Re: FYI... Binary Optimized Header Encoding for SPDY

OK.  More concrete use cases for why we need this would help me understand
better.

>From the User Agent's perspective - how would it know whether a given
HTTP/2 server would be able to grok its UTF8 headers?  Just try and fail?

If you send a UTF8 header, and the origin server can't handle it, does it
cause a failure of the entire request?  Or is this a partial failure?  I
see you classified some as ignorable and others not.  Is the error code
specifically a "couldn't pass UTF8 header" error?  If not, how would the UA
differentiate an error that the server didn't grok the UTF8 vs other server
errors?

These are the new edge cases I was referring to earlier.

Mike


On Fri, Aug 3, 2012 at 8:52 AM, James M Snell <jasnell@gmail.com> wrote:

> I'll say it again: simply allowing header values to contain UTF-8
> characters does not break compatibility with 1.1 because the existing
> header definitions for the existing headers would not be changed. The
> change would impact new header definitions or applications that are
> specifically targeted for 2.0 implementations.

▶ [Task A] Translate this sentence from the SPDY header encoding message into Spanish: "These are the new edge cases I was referring to earlier."
▶ [Task B] In the SPDY header encoding message, what does James M Snell say would be affected by allowing UTF-8 characters in header values?
▶ [Task C] Pick up the SPDY header encoding message where it ends and write its next part.

▶ [Records supplied]
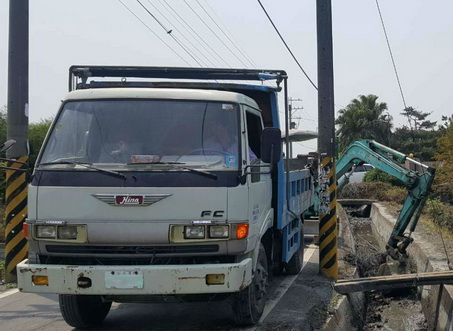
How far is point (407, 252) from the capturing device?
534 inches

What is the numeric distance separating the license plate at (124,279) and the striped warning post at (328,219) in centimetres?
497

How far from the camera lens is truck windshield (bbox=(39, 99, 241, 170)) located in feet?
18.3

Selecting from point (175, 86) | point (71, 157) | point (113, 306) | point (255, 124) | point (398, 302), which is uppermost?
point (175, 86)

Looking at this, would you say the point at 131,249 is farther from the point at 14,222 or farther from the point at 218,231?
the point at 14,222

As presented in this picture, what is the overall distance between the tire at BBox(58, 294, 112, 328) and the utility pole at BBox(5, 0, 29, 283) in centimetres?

==

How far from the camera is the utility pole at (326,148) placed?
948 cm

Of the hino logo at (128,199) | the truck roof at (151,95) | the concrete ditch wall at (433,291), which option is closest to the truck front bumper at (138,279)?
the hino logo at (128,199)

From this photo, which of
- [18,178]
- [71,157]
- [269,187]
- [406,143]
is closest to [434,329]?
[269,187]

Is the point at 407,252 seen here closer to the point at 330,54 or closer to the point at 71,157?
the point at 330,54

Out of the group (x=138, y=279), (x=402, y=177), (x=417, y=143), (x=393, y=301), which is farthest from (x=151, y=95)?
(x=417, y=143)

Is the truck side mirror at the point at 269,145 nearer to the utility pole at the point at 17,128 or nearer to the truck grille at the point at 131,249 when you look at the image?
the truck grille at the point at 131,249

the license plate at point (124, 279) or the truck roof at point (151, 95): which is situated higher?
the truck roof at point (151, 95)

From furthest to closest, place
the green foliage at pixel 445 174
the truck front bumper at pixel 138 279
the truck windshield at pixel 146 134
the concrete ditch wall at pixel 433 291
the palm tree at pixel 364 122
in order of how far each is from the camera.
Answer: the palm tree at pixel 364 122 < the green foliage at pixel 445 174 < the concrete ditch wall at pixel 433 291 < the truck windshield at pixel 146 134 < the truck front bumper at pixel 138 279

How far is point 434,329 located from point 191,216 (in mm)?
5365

...

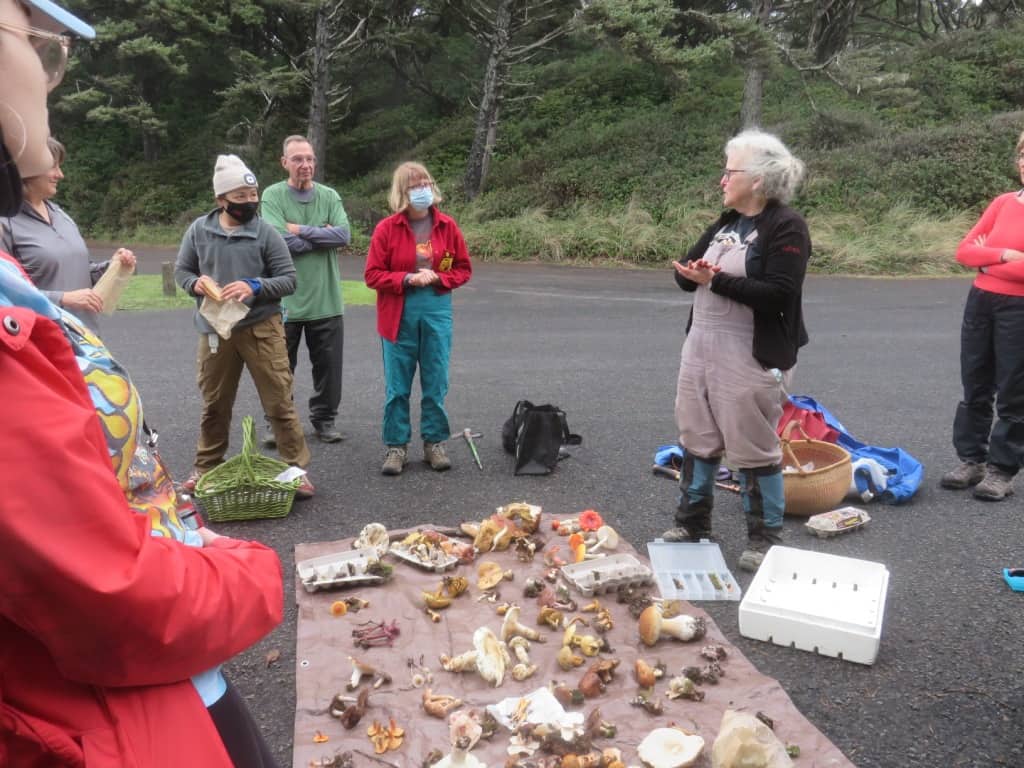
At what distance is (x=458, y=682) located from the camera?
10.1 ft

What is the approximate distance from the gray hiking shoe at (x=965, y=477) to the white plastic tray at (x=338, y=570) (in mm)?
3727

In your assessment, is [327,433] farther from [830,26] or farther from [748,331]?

▶ [Final result A] Estos son los nuevos casos límite a los que me refería antes.

▶ [Final result B] New header definitions or applications specifically targeted for 2.0 implementations.

▶ [Final result C]
>
> For example, suppose we define a new binary optimized encoding for the
> host header that accepts IDN's. That new encoding does not change the
> details of the existing Host header in HTTP/1.1. When an intermediary
> translates the 2.0 message into a 1.1 message, it would convert the IDN
> into a proper punycode value within the 1.1 Host header. If the
> intermediary happens across some other arbitrary new header using UTF-8
> that it does not understand or know how to translate, it can either ignore
> it or return a protocol error. Interoperability is not affected at all.
>
> Limits are a bad thing... aren't they? ;-)
>
> - James
>
> On Fri, Aug 3, 2012 at 8:33 AM, Mike Belshe <mike@belshe.com> wrote:
>
>> One of the charter requirements of HTTP/2, I thought, was interop to
>> HTTP/1.1 servers.
>>
>> If so, how would we pass UTF8 headers to HTTP/1.1 servers?
>>
>> If we can't then we don't need to support them, right?
>>
>> Mike
>>
>>
>> On Fri, Aug 3, 2012 at 8:30 AM, Jonathan Ballard <dzonatas@gmail.com>wrote:
>>
>>> ASCII is not "trivially UTF8." UTF8 lacks the available flow control of
>>> ASCII. Any conversion between ASCII and EBCDIC is best done in hardware. We
>>> already know the security issue of conversions from unicode to EBCDIC, and
>>> I doubt that is something we can scheme here on on-topic.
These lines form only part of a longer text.